» ACTIVIDADES:
[A] En la crónica del sismo, ¿qué edad tenía Óscar cuando el sismo del 85 sacudió la capital?
[B] Transcribe de la crónica del sismo el fragmento que va desde "Por Uriel Salmerón" hasta "antes habíamos notado.", ambos incluidos.

» TEXTO PARA LEER:
%%
Por Uriel Salmerón

Una y catorce, pasado meridiano. Martes, diecinueve de septiembre. Otra vez, treinta y dos años después. Magnitud, siete punto uno. Treinta y ocho estructuras colapsadas. Más de ocho mil edificaciones dañadas. Doscientas veintiocho víctimas mortales. Miles y miles de personas sin hogar. Cifras, cifras, cifras. Números memorizados en la piel. Historias que se miran desde lejitos y se cuentan a través de estadística. Hay, sin embargo, otros aspectos de la tragedia que no se pueden cuantificar. La pérdida de un ser querido. El resquebrajamiento de la casa de toda una vida. El corazón que se acelera tras escuchar cualquier alarma; la del despertador, la de un auto. El miedo que se irriga por las venas cuando pasa un camión por la calle y percibimos vibraciones de la tierra que nunca antes habíamos notado.

El frío que se agolpa sobre la carne de un damnificado mientras trata de dormir en un albergue con un cielo cubierto por lona.

Los números no hablan, son fríos. Nos ubican en una realidad, pero no nos la muestran de rostro completo. El dolor de miles no cabe en un conteo, en una tabla de Excel, en un tuit ni en esta aproximación. Las carencias, el abandono y el miedo tampoco. Qué significa ser damnificado. Qué significa quedarse sin casa, sin ropa, sin privacidad, sin paz mental, sin trabajo, sin pertenencias, sin nada, en tan sólo unos segundos. A un mes, a una semana, a treinta y ocho días del sismo que sacudió la Ciudad de México, éste es el relato de alguien que está varado —como tantos otros— en la incertidumbre. Éste es el relato de alguien a quien se le paró el tiempo y todo lo demás.

Un mes y lo que falta

Óscar es más ojeras que hombre. Está ansioso. Debajo de sus pies están las colillas de seis o siete cigarros. Y al rato otra más. Por su casa, dice, pareciera que pasó un huracán. Todos los vidrios se rompieron y el piso de la entrada de su edificio tiene una protuberancia. Toda su vida la hizo en ese departamento del último piso del 3A. Tenía 10 años cuando el sismo del 85 sacudió la capital. Entonces no dimensionó la destrucción. Veía en las noticias: “¡ay, se cayó tal edificio!”, pero salía y jugaba con sus cuates y no se preocupaba porque todo lo veía justo como estaba antes del temblor. Ahora no puede dormir. Vive en un albergue improvisado en las canchas de la unidad habitacional, con otras cincuentaitantas personas, con el miedo y la inseguridad carcomiéndole el quicio.

Está desesperado, impaciente. Y tiene razones de sobra para estarlo. No sabe si va a poder regresar al departamento que su mamá le legó unos días antes de morir. Las autoridades no le han entregado ningún dictamen sobre el estado de su edificio. Se lo prometieron para finales de diciembre. Cree que va a tener que pasar la navidad en esas canchas que se inundan cuando llueve, que se vuelven un jardín de sopor cuando el sol traspasa las lonas y que son visitadas por roedores. Óscar también perdió su trabajo. Le dijeron: “¿o melón o sandía? ¿o te quedas en el trabajo o ves lo de tu casa?”. Perdió una de sus fuentes de ingresos. En este tiempo tampoco ha visto a su hija, quien está a punto de cumplir un año. La mamá de su niña entró en pánico después del temblor y decidieron que lo mejor era que las dos se fueran a vivir a Querétaro.
%%
» ÍTEMS EXTRAÍDOS:
%%
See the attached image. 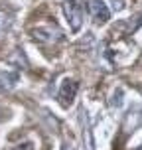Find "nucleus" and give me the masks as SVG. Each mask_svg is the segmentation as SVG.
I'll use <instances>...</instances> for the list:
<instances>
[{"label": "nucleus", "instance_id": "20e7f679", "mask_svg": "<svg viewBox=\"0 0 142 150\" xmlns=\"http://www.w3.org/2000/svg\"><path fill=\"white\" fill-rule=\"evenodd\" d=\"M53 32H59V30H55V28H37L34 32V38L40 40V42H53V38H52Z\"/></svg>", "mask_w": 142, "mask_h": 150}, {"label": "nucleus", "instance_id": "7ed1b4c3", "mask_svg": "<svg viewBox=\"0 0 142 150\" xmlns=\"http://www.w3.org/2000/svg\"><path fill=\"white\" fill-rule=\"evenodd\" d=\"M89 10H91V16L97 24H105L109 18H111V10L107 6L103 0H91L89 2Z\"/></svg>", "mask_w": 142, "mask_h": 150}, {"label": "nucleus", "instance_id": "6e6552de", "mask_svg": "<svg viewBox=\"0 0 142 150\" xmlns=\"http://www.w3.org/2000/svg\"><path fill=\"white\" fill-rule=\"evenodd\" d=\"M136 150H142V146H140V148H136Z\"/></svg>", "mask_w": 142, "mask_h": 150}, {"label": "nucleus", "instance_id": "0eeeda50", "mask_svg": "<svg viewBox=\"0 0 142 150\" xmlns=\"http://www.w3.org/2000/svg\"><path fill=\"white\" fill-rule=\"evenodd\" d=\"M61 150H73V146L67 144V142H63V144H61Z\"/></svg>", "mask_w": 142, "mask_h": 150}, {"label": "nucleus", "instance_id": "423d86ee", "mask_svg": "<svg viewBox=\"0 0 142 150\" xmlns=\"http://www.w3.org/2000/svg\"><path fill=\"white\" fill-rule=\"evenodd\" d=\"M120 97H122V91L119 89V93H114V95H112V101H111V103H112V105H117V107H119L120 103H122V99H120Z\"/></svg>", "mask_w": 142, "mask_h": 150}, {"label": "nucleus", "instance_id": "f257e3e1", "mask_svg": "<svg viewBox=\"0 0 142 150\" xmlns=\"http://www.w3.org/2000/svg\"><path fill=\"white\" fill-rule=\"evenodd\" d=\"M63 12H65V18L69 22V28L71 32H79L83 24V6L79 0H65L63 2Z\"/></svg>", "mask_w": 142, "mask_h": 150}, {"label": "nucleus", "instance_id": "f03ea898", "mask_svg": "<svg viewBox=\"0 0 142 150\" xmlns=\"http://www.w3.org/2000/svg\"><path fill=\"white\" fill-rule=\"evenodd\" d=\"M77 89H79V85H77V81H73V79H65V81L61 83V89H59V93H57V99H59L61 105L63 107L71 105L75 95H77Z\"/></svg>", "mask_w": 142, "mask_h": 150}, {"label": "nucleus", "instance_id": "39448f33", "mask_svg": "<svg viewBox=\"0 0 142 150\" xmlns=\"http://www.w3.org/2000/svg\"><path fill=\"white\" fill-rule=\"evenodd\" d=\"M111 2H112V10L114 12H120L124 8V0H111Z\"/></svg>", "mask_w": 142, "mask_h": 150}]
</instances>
%%
%%
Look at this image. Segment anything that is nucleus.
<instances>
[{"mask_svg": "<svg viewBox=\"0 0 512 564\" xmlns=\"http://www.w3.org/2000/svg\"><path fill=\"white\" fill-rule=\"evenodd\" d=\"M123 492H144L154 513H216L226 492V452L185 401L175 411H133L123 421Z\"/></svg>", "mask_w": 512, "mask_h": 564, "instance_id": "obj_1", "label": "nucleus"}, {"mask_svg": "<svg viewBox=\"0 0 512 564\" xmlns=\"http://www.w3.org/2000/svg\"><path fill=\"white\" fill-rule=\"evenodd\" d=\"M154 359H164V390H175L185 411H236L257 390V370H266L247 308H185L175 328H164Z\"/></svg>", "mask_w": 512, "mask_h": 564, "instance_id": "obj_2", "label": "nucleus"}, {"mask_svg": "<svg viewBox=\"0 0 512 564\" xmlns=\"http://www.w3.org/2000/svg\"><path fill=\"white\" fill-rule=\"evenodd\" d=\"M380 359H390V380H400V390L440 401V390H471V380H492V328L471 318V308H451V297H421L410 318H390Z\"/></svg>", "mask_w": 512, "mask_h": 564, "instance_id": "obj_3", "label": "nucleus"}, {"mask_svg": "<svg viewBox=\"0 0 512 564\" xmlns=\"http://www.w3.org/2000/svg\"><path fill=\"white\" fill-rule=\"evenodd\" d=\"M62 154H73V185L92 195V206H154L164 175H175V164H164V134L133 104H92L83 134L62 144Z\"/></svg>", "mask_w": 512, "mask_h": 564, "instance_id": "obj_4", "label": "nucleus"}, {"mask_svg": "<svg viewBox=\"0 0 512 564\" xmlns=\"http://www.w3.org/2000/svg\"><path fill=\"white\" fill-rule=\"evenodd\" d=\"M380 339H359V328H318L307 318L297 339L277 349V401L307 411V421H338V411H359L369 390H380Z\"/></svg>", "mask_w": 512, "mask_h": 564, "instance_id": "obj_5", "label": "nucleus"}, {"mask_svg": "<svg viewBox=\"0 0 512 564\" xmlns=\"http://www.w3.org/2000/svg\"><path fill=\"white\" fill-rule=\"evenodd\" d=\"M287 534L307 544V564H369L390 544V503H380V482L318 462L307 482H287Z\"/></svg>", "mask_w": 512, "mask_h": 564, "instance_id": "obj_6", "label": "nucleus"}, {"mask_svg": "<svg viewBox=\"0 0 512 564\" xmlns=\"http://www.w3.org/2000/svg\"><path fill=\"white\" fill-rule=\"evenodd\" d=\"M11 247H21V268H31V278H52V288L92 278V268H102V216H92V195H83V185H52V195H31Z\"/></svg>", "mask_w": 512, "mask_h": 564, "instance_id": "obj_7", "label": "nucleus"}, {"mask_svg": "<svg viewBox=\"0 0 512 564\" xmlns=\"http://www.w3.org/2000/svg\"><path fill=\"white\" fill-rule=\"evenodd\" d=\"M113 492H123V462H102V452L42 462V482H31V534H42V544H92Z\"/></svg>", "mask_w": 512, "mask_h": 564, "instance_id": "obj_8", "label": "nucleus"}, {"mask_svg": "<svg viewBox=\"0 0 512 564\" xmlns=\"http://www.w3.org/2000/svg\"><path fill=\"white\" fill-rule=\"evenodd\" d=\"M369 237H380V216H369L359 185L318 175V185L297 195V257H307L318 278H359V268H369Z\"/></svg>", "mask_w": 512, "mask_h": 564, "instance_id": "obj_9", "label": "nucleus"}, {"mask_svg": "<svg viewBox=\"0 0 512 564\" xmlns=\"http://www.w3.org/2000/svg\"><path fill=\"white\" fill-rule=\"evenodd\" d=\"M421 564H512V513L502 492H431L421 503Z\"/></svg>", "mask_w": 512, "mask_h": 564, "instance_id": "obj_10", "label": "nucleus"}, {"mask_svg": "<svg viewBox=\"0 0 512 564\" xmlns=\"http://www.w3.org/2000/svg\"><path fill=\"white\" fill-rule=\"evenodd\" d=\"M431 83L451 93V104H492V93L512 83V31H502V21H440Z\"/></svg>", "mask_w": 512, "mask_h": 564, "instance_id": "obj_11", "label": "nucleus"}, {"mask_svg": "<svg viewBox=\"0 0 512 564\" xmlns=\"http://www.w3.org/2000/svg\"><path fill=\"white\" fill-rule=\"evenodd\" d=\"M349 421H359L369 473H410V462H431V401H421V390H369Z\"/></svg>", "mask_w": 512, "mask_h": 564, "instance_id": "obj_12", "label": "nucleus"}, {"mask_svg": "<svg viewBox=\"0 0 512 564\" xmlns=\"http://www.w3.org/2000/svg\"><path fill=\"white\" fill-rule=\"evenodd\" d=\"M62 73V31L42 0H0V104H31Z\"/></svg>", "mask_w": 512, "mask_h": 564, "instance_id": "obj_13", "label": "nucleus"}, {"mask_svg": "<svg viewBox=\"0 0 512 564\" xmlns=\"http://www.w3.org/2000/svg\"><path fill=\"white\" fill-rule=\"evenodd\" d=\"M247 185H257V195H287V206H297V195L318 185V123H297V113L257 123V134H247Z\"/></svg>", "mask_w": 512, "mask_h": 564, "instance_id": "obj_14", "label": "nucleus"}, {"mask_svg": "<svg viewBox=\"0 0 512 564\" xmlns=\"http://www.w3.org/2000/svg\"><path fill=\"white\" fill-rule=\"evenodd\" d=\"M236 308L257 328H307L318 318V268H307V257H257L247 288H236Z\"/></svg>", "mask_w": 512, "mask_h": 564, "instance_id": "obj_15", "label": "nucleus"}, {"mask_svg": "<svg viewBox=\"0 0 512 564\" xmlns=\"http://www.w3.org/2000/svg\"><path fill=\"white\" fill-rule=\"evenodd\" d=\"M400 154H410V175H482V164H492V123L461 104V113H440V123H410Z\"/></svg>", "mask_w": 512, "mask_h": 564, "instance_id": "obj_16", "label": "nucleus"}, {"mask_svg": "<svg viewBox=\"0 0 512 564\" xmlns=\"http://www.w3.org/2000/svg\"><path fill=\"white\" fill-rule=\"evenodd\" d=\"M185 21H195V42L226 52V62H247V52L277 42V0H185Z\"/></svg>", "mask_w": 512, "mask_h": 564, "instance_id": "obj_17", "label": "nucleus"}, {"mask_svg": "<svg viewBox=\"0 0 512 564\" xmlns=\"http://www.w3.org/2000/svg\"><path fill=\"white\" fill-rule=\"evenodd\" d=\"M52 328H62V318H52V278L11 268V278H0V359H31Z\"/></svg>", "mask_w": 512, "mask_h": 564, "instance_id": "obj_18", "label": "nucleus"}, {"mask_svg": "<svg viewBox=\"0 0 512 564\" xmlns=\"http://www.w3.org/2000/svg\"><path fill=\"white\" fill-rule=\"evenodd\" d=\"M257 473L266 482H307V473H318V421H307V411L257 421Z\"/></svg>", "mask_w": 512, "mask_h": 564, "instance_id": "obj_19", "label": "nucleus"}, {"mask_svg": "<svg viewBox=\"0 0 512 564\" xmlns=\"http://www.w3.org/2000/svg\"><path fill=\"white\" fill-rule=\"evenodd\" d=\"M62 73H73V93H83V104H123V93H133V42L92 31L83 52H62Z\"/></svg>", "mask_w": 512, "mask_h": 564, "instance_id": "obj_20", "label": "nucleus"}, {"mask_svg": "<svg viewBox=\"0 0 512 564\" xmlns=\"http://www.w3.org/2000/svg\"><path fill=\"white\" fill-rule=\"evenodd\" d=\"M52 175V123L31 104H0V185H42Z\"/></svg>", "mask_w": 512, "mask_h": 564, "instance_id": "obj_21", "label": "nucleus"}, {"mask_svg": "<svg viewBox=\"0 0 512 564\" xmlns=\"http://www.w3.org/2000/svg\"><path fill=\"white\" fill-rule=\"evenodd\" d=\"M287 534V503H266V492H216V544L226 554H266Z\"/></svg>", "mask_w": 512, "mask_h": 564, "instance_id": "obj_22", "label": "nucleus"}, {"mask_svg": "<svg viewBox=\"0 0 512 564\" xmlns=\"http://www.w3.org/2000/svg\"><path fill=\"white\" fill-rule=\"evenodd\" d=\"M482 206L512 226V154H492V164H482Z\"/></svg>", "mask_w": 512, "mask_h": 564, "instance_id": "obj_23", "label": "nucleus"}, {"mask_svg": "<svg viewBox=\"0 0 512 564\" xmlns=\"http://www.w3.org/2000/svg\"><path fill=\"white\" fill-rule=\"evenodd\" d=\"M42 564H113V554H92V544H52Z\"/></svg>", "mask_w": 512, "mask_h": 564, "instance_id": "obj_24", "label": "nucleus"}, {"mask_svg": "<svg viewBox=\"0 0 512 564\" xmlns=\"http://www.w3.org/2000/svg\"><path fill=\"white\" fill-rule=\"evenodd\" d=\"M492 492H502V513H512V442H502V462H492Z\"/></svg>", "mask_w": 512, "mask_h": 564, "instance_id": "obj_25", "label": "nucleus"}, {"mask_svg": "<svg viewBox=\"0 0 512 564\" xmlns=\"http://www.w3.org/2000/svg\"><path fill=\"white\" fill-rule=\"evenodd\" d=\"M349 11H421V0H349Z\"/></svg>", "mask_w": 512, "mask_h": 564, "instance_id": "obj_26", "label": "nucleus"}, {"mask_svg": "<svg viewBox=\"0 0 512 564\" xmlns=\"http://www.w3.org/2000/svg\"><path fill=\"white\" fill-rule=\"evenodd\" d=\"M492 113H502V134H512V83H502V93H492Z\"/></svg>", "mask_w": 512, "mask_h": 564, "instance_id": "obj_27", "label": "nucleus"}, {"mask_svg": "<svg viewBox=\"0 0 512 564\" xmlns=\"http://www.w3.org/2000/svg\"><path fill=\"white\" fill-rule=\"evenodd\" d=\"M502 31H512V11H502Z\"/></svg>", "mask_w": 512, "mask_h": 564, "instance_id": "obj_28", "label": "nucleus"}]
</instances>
%%
%%
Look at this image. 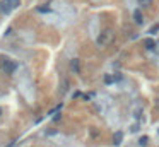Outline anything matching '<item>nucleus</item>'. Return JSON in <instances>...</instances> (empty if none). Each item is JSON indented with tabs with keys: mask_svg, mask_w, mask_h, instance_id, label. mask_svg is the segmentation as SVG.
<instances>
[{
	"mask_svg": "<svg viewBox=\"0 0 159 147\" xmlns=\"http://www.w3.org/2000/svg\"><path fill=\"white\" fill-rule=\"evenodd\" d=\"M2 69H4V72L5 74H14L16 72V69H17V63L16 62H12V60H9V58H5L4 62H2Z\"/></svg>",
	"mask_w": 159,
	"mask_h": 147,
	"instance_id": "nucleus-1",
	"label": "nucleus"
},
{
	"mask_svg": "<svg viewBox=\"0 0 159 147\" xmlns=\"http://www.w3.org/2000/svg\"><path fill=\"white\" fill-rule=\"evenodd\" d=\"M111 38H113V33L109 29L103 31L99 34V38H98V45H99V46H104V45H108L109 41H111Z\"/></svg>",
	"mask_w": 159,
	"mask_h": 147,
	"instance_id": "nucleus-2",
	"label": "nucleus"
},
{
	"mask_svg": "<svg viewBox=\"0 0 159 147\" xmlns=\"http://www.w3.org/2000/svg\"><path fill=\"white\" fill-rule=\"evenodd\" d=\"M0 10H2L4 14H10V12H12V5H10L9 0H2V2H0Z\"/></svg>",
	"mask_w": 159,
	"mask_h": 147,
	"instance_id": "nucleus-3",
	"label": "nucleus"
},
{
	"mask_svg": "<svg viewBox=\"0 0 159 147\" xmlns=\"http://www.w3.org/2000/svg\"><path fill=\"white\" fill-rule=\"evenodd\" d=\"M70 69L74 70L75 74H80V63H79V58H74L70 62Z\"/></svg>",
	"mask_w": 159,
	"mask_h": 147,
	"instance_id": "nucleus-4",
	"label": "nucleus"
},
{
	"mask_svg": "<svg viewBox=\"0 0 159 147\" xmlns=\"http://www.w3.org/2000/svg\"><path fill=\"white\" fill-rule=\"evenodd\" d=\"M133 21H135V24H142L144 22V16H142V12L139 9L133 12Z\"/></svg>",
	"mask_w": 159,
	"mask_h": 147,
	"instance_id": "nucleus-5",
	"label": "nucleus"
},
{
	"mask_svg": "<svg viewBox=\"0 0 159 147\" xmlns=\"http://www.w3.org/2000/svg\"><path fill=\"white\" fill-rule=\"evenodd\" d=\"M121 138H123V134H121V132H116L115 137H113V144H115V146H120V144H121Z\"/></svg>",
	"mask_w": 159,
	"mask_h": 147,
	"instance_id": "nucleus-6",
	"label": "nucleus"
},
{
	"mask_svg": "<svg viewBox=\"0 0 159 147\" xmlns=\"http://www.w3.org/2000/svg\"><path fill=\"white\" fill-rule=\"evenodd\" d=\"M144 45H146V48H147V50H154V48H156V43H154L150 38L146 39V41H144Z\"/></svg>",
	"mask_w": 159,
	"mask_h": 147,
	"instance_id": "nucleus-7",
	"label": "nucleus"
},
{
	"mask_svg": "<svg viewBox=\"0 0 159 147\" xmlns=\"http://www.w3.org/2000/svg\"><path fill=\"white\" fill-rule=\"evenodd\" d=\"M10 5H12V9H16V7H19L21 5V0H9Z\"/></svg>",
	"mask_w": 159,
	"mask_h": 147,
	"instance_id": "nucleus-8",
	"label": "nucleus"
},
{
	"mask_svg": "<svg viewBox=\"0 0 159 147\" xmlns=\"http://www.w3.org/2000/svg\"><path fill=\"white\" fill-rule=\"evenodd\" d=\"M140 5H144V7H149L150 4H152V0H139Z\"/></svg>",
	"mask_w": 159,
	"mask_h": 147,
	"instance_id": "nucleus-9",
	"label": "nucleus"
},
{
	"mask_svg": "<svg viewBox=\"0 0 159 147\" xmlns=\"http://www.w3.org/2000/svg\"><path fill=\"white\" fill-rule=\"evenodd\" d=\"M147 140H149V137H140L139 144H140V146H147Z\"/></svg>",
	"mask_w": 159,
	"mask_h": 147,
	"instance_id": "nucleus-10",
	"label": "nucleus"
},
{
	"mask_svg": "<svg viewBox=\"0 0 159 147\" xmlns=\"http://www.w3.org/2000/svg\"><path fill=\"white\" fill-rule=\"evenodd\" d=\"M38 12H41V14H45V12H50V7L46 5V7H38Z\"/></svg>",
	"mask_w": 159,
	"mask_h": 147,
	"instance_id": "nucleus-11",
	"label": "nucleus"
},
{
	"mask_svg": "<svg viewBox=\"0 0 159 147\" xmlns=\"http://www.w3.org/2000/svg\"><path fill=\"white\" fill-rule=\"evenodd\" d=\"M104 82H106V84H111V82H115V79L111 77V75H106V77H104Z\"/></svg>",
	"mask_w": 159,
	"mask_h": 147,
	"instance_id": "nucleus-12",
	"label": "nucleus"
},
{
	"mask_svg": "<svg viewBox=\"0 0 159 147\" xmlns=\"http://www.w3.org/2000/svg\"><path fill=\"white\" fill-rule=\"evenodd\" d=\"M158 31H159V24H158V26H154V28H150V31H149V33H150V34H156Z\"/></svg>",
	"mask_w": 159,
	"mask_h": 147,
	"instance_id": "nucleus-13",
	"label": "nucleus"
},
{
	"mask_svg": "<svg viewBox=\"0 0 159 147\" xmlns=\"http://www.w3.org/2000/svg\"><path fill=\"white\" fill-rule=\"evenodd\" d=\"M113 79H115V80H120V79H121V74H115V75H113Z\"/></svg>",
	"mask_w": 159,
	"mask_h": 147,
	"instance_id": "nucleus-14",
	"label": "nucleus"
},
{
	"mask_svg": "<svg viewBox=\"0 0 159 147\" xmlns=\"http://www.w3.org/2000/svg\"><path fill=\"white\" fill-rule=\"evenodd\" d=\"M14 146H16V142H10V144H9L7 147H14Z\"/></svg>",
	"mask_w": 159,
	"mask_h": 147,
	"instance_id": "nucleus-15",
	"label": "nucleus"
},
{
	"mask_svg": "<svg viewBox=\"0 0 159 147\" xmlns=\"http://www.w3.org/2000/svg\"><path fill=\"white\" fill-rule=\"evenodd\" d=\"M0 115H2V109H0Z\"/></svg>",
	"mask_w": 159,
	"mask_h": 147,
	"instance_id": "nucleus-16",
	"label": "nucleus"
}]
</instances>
%%
» RESPUESTAS ESCRITAS:
[A] Tenía 10 años.

[B]
Por Uriel Salmerón

Una y catorce, pasado meridiano. Martes, diecinueve de septiembre. Otra vez, treinta y dos años después. Magnitud, siete punto uno. Treinta y ocho estructuras colapsadas. Más de ocho mil edificaciones dañadas. Doscientas veintiocho víctimas mortales. Miles y miles de personas sin hogar. Cifras, cifras, cifras. Números memorizados en la piel. Historias que se miran desde lejitos y se cuentan a través de estadística. Hay, sin embargo, otros aspectos de la tragedia que no se pueden cuantificar. La pérdida de un ser querido. El resquebrajamiento de la casa de toda una vida. El corazón que se acelera tras escuchar cualquier alarma; la del despertador, la de un auto. El miedo que se irriga por las venas cuando pasa un camión por la calle y percibimos vibraciones de la tierra que nunca antes habíamos notado.